> [PROBLEM DETAILS]
Please return all lines from the records below that include the string "sponsor".

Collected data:
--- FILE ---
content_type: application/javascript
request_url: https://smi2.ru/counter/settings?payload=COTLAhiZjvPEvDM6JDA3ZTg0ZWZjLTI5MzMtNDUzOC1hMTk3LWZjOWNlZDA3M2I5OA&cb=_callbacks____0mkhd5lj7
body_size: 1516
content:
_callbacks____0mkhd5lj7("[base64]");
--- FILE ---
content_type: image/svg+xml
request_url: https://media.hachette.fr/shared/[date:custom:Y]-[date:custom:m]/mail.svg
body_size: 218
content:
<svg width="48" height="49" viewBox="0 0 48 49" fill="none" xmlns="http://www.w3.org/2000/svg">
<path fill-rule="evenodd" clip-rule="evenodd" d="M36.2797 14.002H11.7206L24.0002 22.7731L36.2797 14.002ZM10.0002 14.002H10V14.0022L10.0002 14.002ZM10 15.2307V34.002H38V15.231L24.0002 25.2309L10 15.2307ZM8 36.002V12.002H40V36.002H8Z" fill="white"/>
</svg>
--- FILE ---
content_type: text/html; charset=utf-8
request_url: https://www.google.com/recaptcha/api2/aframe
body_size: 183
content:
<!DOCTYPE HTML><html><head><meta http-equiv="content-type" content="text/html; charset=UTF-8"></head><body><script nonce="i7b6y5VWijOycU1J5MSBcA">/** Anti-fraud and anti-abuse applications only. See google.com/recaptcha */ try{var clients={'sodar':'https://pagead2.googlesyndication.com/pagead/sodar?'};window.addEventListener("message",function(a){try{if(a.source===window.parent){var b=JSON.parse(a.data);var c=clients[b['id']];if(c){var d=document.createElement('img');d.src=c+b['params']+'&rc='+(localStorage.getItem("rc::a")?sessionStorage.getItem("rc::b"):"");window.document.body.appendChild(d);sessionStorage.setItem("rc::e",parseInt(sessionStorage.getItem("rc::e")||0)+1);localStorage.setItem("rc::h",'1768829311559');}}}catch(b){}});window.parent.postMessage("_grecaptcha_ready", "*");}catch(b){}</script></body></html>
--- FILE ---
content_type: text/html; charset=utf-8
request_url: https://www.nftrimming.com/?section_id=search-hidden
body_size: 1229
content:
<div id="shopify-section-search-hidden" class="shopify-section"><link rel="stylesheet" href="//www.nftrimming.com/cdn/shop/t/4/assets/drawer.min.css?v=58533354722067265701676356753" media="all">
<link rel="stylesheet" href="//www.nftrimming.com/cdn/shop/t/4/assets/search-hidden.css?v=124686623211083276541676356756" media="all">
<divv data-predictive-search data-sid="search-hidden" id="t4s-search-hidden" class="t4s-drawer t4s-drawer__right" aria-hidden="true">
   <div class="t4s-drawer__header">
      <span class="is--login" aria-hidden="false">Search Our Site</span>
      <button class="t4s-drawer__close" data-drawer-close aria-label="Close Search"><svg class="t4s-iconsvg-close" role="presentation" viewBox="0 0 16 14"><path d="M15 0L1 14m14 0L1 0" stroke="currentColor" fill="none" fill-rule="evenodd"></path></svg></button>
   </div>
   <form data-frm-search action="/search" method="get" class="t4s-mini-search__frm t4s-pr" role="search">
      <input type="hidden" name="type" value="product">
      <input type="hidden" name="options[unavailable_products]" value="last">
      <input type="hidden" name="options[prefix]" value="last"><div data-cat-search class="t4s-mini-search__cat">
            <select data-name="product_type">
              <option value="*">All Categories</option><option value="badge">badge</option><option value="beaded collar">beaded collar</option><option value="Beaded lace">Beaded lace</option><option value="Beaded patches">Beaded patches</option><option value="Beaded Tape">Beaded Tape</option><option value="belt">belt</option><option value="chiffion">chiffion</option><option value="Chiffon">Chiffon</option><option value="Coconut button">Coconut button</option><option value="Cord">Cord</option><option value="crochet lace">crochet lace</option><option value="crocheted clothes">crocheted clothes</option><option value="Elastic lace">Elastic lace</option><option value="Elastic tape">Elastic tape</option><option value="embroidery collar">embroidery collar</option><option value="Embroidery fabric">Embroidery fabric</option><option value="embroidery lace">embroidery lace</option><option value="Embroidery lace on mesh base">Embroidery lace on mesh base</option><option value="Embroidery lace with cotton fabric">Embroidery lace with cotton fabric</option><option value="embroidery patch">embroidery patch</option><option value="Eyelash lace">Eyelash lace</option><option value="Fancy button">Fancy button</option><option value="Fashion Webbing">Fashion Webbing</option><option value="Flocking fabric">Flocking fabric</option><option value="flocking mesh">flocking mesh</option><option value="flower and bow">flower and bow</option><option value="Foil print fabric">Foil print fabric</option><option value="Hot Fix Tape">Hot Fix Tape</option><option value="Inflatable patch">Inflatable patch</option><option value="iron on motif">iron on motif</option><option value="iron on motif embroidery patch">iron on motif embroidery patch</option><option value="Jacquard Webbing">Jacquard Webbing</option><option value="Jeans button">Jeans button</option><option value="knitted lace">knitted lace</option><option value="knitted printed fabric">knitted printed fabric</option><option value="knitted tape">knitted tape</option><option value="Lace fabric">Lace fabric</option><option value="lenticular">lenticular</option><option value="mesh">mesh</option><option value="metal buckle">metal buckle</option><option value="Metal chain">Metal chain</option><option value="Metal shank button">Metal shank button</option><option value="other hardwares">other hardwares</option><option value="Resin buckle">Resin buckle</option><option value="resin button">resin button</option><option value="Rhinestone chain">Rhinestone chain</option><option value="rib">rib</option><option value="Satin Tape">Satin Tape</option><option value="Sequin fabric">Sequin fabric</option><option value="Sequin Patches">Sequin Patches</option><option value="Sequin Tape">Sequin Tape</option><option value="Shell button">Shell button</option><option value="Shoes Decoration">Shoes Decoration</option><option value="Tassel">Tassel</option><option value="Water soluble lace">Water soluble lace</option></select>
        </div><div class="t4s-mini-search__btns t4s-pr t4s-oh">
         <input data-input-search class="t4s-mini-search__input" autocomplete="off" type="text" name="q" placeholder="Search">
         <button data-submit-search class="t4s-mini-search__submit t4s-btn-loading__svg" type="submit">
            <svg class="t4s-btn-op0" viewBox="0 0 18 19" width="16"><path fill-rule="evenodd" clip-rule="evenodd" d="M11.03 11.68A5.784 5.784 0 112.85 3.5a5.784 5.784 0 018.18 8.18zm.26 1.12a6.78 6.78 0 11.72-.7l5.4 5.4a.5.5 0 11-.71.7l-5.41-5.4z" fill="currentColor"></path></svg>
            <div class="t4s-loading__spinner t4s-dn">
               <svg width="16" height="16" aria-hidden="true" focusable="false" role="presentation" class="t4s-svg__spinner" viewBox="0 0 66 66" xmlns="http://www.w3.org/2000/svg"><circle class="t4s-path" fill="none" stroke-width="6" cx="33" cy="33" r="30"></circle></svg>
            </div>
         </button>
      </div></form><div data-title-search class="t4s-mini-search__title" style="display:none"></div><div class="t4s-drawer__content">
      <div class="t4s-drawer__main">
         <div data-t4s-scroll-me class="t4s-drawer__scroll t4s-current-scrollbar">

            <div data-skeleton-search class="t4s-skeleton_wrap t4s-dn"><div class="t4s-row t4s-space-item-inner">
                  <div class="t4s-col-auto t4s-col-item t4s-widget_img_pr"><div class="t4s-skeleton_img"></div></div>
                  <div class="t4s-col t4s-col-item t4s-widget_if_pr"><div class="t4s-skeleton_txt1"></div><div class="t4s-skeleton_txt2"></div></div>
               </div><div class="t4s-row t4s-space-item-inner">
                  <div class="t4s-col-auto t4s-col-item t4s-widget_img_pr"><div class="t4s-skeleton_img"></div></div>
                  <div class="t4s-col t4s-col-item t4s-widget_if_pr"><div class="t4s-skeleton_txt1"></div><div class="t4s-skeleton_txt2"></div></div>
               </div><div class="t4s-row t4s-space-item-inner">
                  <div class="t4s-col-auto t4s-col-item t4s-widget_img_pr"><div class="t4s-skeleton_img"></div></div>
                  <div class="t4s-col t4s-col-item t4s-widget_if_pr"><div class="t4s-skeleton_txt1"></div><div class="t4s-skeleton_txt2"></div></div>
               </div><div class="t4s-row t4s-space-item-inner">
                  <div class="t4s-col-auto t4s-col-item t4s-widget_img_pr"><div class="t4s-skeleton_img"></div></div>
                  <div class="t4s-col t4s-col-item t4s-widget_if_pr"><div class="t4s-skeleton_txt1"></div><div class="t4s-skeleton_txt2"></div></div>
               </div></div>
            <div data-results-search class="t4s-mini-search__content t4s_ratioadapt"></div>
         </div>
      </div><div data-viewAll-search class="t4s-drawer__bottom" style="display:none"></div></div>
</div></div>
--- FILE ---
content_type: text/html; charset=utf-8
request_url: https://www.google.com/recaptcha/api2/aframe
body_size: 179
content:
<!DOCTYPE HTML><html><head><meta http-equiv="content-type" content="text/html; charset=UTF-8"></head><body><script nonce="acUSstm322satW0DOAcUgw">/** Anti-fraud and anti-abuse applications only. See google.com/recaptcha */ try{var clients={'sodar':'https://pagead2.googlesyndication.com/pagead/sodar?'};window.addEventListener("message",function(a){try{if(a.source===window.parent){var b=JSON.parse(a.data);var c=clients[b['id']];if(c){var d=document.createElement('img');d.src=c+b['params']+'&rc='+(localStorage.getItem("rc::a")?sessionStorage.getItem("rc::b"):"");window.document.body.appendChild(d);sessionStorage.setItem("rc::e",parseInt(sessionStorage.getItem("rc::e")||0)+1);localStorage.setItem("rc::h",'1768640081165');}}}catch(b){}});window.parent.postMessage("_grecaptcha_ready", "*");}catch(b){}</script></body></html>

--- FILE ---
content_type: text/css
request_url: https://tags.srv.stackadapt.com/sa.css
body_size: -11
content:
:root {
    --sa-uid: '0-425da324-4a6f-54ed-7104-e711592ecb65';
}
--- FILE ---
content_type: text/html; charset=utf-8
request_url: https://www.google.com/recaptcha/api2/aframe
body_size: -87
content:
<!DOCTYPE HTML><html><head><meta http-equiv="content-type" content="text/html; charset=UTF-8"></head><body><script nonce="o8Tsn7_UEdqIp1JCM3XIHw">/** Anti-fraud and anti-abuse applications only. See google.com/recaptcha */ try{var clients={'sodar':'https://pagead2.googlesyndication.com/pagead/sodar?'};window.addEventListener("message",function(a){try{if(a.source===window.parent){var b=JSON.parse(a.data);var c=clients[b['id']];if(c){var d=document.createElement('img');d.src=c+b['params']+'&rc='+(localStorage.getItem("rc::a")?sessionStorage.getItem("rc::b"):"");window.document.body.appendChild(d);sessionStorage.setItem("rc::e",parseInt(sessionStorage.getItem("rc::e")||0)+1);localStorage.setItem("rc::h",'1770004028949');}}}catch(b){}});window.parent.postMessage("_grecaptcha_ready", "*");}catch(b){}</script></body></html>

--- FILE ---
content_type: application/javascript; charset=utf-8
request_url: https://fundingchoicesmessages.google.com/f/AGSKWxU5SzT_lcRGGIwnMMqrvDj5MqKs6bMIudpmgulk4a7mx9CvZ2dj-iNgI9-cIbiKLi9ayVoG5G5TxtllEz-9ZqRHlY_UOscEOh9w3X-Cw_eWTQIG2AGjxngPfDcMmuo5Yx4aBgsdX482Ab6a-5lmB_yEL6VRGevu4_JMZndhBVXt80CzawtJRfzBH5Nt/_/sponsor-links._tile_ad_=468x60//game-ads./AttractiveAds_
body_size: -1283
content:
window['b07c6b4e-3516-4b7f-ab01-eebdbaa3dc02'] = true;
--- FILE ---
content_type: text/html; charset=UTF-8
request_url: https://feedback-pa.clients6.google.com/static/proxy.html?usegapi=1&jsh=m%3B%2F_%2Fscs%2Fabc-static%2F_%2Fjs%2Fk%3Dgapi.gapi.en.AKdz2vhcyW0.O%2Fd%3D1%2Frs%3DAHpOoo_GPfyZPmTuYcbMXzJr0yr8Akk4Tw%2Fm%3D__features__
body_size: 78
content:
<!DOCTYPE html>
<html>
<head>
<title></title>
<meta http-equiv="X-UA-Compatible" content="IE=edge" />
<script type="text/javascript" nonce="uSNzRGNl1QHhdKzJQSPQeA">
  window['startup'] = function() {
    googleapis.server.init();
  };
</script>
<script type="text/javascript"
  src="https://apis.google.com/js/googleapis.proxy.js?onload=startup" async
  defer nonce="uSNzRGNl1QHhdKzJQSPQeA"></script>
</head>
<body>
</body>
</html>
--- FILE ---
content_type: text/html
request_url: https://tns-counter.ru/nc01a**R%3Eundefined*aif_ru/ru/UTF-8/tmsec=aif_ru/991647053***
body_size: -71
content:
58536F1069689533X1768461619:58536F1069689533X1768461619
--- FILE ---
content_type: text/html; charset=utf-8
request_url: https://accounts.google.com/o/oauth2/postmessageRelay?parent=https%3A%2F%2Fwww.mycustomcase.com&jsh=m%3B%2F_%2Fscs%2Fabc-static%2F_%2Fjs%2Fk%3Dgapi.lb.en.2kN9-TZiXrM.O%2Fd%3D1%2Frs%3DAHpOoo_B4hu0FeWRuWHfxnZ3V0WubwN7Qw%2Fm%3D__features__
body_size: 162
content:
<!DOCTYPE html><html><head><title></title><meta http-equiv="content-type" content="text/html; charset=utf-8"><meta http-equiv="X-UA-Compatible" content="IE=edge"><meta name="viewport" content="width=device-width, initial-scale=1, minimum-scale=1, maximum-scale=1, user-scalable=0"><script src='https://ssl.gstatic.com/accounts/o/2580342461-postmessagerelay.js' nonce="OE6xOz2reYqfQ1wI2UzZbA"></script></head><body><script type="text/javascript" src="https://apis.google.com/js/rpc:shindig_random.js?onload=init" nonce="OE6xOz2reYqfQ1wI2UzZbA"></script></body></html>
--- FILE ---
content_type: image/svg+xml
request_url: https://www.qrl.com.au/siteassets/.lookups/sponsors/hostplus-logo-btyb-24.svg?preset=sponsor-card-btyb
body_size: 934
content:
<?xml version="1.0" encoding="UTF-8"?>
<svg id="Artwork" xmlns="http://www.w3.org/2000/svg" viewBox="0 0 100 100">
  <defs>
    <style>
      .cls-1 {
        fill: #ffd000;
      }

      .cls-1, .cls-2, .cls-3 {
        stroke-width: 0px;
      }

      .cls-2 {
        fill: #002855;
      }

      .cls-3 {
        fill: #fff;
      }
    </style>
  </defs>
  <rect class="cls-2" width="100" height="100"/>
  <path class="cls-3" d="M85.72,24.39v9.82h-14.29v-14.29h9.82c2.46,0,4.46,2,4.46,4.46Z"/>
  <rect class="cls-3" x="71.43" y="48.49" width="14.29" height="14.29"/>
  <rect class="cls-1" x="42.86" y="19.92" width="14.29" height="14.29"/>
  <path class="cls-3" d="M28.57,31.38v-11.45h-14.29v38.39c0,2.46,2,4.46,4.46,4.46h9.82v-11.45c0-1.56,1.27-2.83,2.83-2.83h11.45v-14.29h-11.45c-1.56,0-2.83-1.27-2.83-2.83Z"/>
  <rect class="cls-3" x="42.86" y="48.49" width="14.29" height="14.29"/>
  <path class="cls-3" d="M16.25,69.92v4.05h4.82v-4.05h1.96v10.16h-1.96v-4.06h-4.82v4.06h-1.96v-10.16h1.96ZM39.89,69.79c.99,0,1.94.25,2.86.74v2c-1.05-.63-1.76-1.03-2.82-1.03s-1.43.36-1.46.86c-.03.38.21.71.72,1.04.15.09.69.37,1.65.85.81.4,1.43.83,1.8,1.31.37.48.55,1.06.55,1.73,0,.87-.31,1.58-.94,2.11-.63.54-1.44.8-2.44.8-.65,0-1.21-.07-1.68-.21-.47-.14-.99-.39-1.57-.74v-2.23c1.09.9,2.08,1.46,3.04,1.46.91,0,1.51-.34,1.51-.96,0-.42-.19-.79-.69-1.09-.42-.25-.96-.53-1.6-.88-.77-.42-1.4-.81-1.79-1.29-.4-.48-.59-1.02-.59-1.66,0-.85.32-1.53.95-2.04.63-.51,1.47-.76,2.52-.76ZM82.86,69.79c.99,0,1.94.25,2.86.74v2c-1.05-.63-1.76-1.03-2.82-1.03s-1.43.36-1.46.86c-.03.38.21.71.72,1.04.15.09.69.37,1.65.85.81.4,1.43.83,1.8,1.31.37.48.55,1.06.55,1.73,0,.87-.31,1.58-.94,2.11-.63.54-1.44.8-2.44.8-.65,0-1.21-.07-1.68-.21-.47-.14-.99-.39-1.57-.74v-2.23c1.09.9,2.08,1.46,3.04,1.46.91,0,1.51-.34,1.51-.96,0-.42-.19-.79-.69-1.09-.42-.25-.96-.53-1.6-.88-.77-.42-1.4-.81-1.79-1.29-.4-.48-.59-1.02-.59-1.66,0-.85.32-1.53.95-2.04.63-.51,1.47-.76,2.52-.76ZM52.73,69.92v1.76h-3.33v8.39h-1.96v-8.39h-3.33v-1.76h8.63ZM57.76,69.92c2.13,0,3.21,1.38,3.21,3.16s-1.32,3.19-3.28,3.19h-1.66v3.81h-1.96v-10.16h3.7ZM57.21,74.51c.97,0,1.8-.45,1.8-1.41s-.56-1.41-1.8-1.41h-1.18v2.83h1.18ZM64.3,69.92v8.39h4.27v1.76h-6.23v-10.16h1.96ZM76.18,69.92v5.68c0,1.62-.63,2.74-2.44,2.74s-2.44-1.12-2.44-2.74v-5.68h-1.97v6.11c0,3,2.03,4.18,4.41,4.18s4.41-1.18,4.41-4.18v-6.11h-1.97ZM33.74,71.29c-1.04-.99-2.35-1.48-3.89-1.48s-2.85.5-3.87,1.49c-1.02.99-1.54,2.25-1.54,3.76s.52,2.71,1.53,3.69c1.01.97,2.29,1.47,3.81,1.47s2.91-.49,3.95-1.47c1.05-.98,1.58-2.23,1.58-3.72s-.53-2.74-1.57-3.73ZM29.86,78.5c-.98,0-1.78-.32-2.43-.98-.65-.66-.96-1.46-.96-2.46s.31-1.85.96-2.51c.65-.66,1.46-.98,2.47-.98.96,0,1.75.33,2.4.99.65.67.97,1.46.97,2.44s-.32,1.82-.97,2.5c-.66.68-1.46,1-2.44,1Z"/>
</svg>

> [ANSWER TO THE PROBLEM]
request_url: https://fundingchoicesmessages.google.com/f/AGSKWxU5SzT_lcRGGIwnMMqrvDj5MqKs6bMIudpmgulk4a7mx9CvZ2dj-iNgI9-cIbiKLi9ayVoG5G5TxtllEz-9ZqRHlY_UOscEOh9w3X-Cw_eWTQIG2AGjxngPfDcMmuo5Yx4aBgsdX482Ab6a-5lmB_yEL6VRGevu4_JMZndhBVXt80CzawtJRfzBH5Nt/_/sponsor-links._tile_ad_=468x60//game-ads./AttractiveAds_
request_url: https://www.qrl.com.au/siteassets/.lookups/sponsors/hostplus-logo-btyb-24.svg?preset=sponsor-card-btyb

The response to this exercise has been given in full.